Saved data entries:

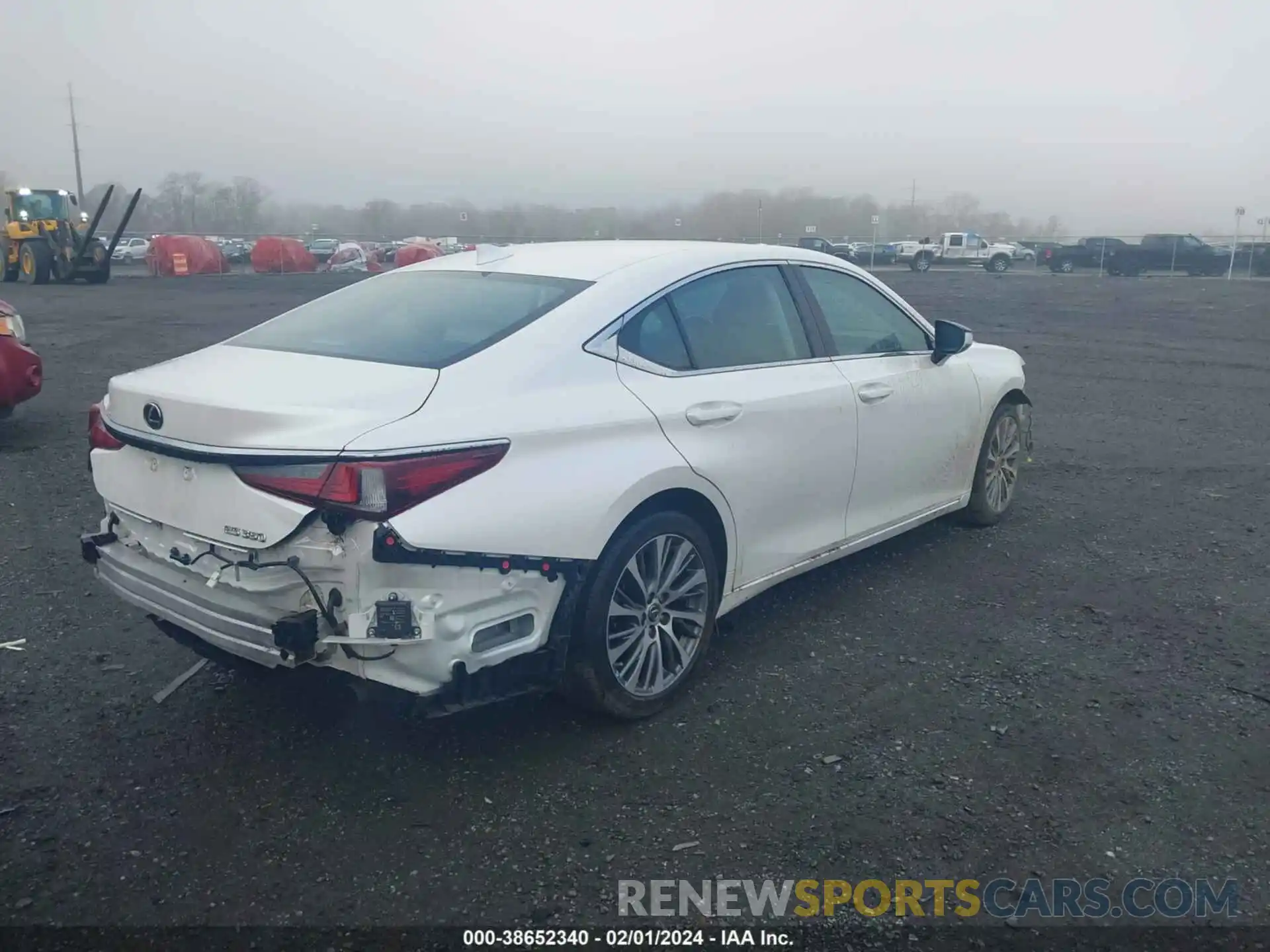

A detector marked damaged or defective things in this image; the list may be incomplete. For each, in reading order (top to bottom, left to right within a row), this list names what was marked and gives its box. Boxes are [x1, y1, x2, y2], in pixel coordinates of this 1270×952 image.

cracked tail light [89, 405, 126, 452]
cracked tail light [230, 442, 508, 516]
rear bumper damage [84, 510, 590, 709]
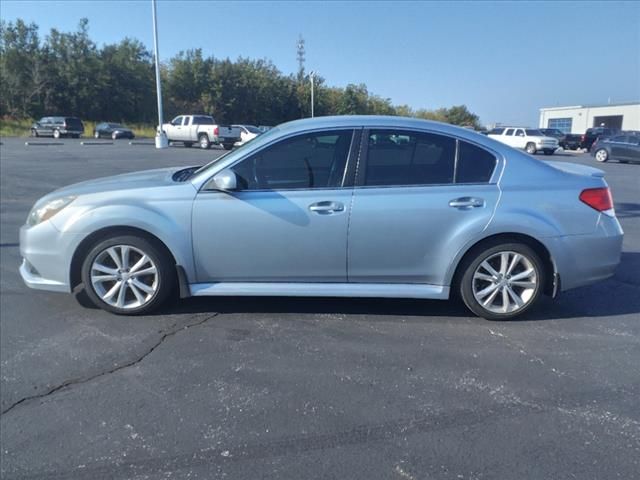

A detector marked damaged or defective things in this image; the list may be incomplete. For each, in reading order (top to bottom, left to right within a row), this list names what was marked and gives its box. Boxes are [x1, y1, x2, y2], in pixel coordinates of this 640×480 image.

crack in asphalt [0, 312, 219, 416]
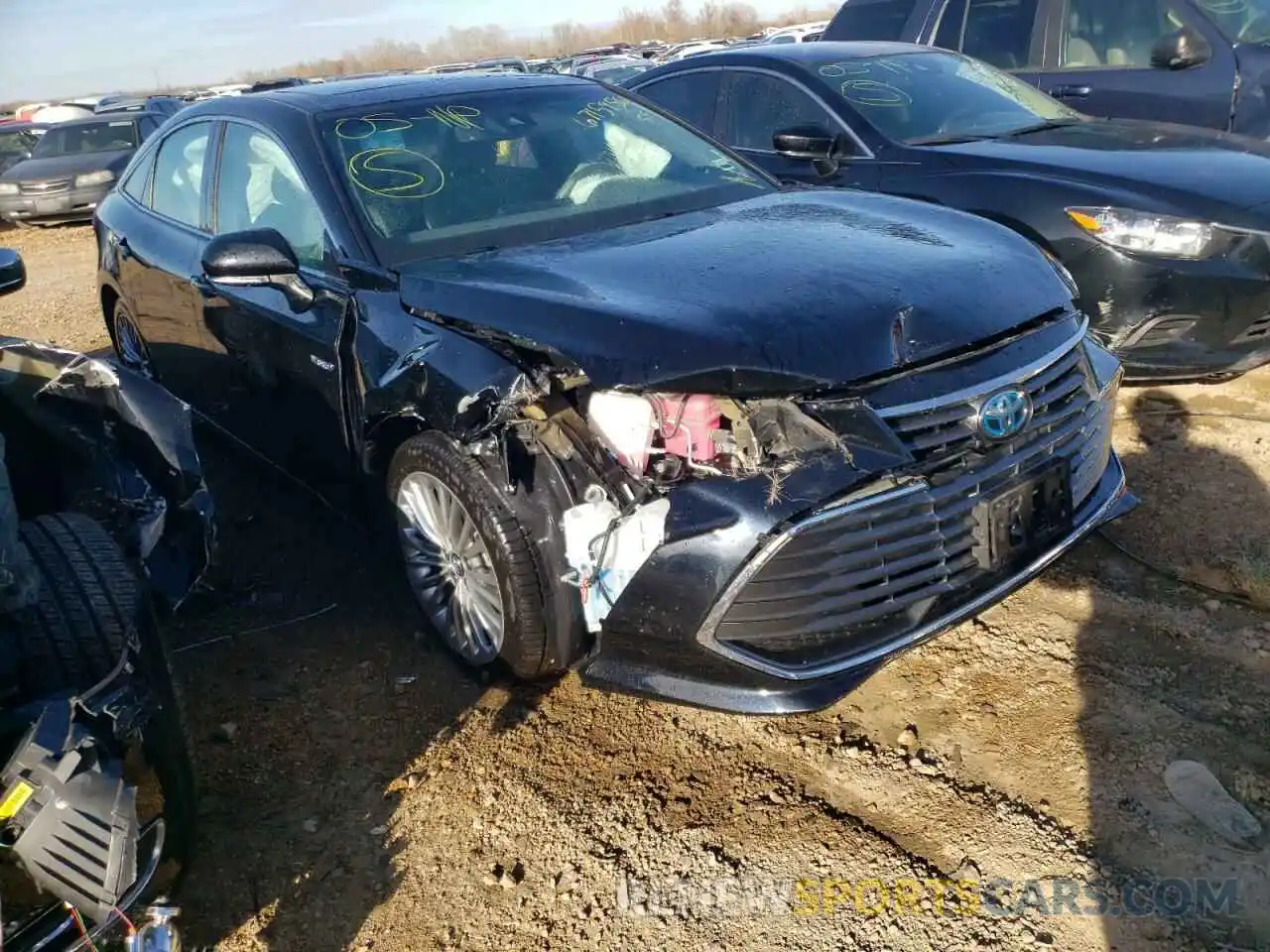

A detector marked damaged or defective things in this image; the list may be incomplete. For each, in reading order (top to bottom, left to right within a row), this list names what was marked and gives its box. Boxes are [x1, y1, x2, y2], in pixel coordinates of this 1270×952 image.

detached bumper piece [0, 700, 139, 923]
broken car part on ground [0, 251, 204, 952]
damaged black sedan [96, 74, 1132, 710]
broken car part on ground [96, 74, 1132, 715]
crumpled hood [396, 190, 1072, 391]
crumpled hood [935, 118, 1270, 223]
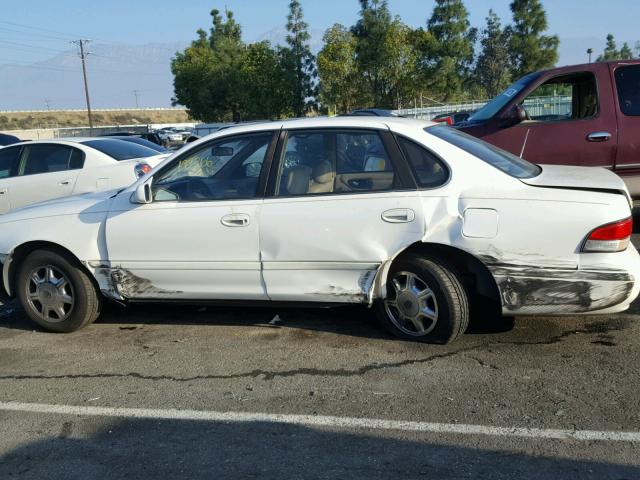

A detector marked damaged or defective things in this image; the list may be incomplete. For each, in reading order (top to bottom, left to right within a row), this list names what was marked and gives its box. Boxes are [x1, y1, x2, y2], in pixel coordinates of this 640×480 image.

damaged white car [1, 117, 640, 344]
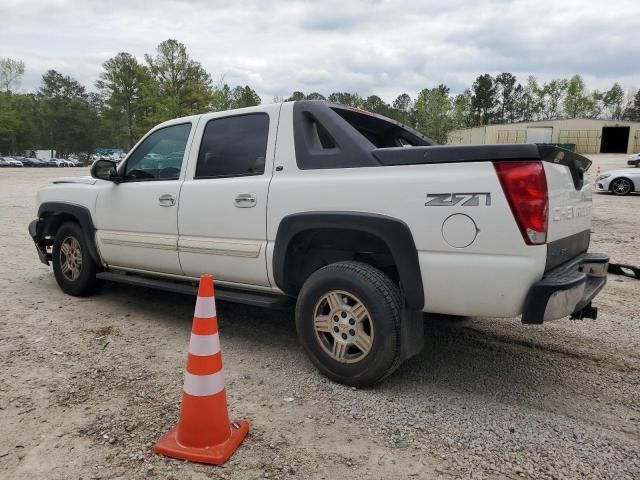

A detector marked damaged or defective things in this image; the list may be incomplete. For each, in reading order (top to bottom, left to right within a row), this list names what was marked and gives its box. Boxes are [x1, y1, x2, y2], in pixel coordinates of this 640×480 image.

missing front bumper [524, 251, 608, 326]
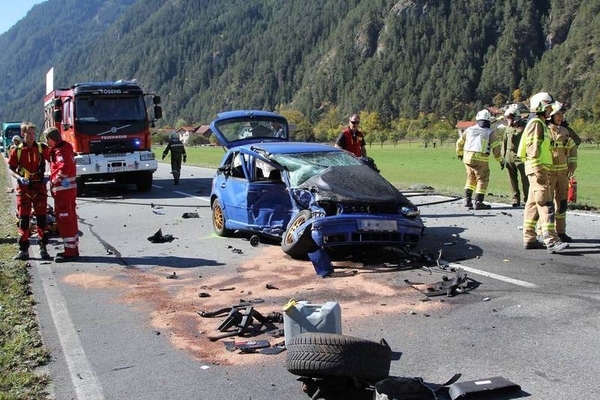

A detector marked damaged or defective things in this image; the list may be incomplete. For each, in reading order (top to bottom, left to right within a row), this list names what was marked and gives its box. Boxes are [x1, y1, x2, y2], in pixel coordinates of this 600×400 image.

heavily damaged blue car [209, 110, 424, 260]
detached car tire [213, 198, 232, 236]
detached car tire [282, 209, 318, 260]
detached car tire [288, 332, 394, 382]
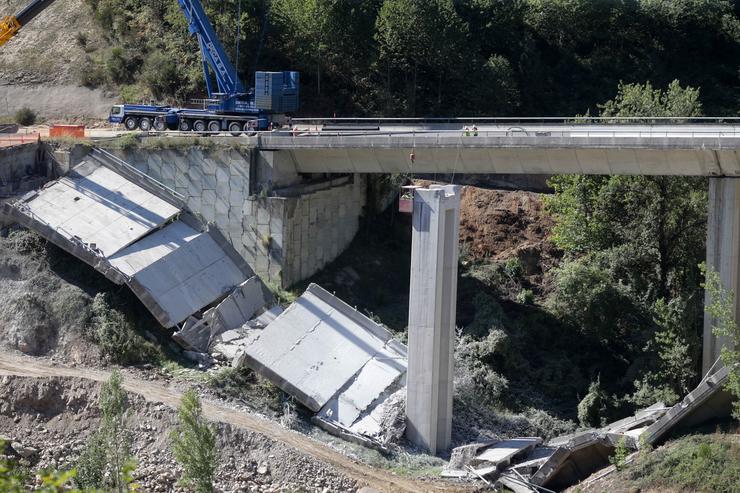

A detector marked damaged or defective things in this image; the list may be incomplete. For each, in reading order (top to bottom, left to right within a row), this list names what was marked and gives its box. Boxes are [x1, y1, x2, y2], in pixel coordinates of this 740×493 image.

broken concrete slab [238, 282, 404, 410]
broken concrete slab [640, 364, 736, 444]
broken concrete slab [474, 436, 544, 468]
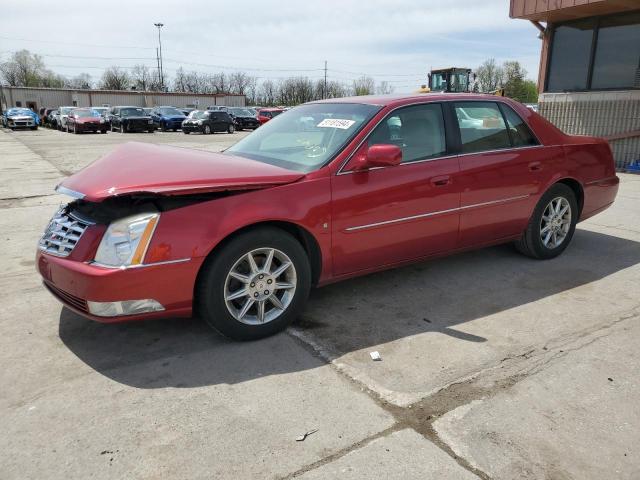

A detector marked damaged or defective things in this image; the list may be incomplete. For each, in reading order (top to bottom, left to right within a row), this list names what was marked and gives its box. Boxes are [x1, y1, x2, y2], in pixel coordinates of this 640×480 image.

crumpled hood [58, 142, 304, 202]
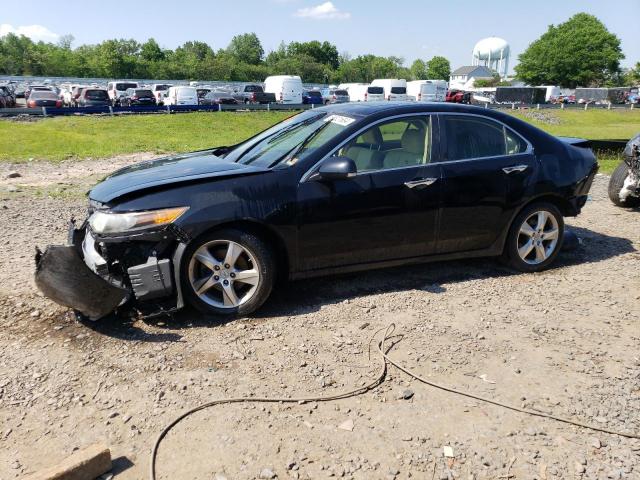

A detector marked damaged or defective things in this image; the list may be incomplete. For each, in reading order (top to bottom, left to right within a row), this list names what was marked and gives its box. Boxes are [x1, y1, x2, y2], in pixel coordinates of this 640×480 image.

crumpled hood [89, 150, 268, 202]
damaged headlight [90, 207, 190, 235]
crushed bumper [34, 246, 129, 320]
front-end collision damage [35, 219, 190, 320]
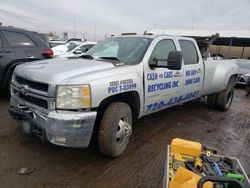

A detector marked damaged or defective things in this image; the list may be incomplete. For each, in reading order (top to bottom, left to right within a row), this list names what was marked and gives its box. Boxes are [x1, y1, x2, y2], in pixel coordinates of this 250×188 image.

## WHAT YOU WILL DO
Keeping the pictures out, output the records from above exactly and completely.

## RESULT OF THE TASK
A detector marked damaged or defective things in this image; the list may be incomplete. For each, in reading order (top to bottom, left to right within a row), this list names what was marked and gives its box. Boxes are [x1, y1, x2, y2], in pixel coordinates of this 1270×952 image.

cracked tail light [89, 405, 126, 452]
cracked tail light [230, 442, 508, 516]
rear bumper damage [84, 510, 590, 709]

A detector marked damaged or defective things in this image; the list may be incomplete. For each, in reading order (top to bottom, left to right within a row), this list names what was marked and gives its box. Boxes are [x1, y1, x2, y2], in pixel coordinates of this 640×480 image.

crack in asphalt [0, 312, 219, 416]

A detector marked damaged or defective things in this image; the list may be incomplete. For each, in reading order (top to bottom, left to right within a row), this list names what was marked and gives its box. Boxes are [x1, y1, x2, y2], in pixel coordinates of this 1270×952 image.

detached bumper piece [0, 700, 139, 923]
broken car part on ground [0, 251, 204, 952]
damaged black sedan [96, 74, 1132, 710]
broken car part on ground [96, 74, 1132, 715]
crumpled hood [396, 190, 1072, 391]
crumpled hood [935, 118, 1270, 223]

A detector marked damaged or defective things in this image; the list may be incomplete. For each, in reading order (top to bottom, left to right within a row), this list names what was marked and gives its box. Boxes are [x1, y1, x2, y2], in pixel coordinates of this 640×480 image.

damaged white car [1, 117, 640, 344]

A detector marked damaged or defective things in this image; the list may be incomplete. For each, in reading order (top to bottom, left to right within a row), this list names what was marked and gives its box. Boxes are [x1, y1, x2, y2], in pixel coordinates of this 640×480 image.

missing front bumper [524, 251, 608, 326]

A detector marked damaged or defective things in this image; the list may be incomplete. For each, in reading order (top to bottom, left to right within a row), this list names what was marked and gives its box. Boxes are [x1, y1, x2, y2], in pixel coordinates of this 600×400 image.

heavily damaged blue car [209, 110, 424, 260]
detached car tire [213, 198, 232, 236]
detached car tire [282, 209, 318, 260]
detached car tire [288, 332, 394, 382]

A detector marked damaged or defective things in this image; the list may be incomplete. For each, in reading order (top to bottom, left to right within a row), this list names what was marked and gives its box. Boxes are [x1, y1, x2, y2], in pixel coordinates of this 740×493 image.

broken concrete slab [238, 282, 404, 410]
broken concrete slab [640, 364, 736, 444]
broken concrete slab [474, 436, 544, 468]

A detector marked damaged or defective things in this image; the list may be incomplete. For each, in reading order (top to bottom, left to right within a row), this list names what was marked and gives its box. Boxes are [x1, y1, x2, y2], in pixel coordinates of this 640×480 image.

crumpled hood [58, 142, 304, 202]

A detector marked damaged or defective things in this image; the list may be incomplete. For each, in reading order (top to bottom, left to right within a row), this list names what was marked and gives its box. Boxes are [x1, y1, x2, y2], in pixel coordinates of this 640×480 image.

crumpled hood [89, 150, 268, 202]
damaged headlight [90, 207, 190, 235]
crushed bumper [34, 246, 129, 320]
front-end collision damage [35, 219, 190, 320]

A detector marked damaged or defective things in this image; the list may be incomplete. For each, in reading order (top to bottom, left to right within a row), this list names what was marked and gives its box. Boxes are [x1, y1, x2, y2], in pixel coordinates of this 250×188 image.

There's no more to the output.